A dynamic tunnel is similar to a local tunnel in that it allows the local computer to connect to other resources through a remote host. A dynamic tunnel does this by simply specifying a single local port. Applications that wish to take advantage of this port for tunneling must be able to communicate using the SOCKS protocol so that the packets can be correctly redirected at the other side of the tunnel.

Local tunnelling comes with a bunch of hassles like configuring your local computer so that it uses the forwarded port. To avoid all hassles, SSH supports dynamic port forwarding via SOCKS. SOCKS defines a standard mechanism for a client to connect to a server by way of a proxy. SSH can serve as the proxy, allowing you to connect to shell.example.org and make connections from there to an arbitrary server such as mail.example.net. Simply run:

ssh -D 1080 shell.example.org

to make the connection to shell.example.org and start a SOCKS proxy on localhost port 1080.

Traffic that is passed to this local port will be sent to the remote host. From there, the SOCKS protocol will be interpreted to establish a connection to the desired end location. This set up allows a SOCKS-capable application to connect to any number of locations through the remote server, without multiple static tunnels.

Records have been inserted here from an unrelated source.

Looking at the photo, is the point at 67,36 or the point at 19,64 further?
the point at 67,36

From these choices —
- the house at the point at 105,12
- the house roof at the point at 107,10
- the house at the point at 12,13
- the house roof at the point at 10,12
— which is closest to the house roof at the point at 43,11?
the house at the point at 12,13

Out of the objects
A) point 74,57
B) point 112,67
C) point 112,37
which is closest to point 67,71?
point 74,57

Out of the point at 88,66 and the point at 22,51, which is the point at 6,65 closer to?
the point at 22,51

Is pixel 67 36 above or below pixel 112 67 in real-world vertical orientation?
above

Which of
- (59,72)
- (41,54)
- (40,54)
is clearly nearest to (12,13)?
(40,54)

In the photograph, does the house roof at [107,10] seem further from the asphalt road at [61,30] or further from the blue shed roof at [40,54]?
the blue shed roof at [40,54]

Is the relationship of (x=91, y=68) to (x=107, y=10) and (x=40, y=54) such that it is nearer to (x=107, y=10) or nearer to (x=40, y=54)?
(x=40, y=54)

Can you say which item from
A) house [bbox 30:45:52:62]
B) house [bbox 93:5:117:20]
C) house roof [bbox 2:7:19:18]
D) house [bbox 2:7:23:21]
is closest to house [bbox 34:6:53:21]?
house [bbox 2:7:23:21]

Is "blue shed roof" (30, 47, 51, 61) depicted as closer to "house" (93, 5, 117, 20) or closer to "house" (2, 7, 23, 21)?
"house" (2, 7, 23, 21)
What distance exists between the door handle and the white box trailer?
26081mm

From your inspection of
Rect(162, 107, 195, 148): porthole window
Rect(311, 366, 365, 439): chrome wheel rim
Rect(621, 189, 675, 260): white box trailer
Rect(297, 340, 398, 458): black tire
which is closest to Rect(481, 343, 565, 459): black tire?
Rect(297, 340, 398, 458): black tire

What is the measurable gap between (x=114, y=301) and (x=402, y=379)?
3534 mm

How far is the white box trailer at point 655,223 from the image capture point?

In order to make use of the SOCKS proxy, you can either use applications which can speak SOCKS natively, or you can use a socksifierprogram like tsocks. tsocks provides a library used with LD_PRELOAD, which replaces the standard sockets functions like socket, connect, and sendto with functions that make use of a designated SOCKS proxy. The tsocks script runs a program with this library loaded. The library will read /etc/tsocks.conf to find out what SOCKS proxy to use. To configure tsocks to work with an SSH SOCKS proxy on localhost, edit the default /etc/tsocks.conf, change the server variable to 127.0.0.1, and comment out the path example.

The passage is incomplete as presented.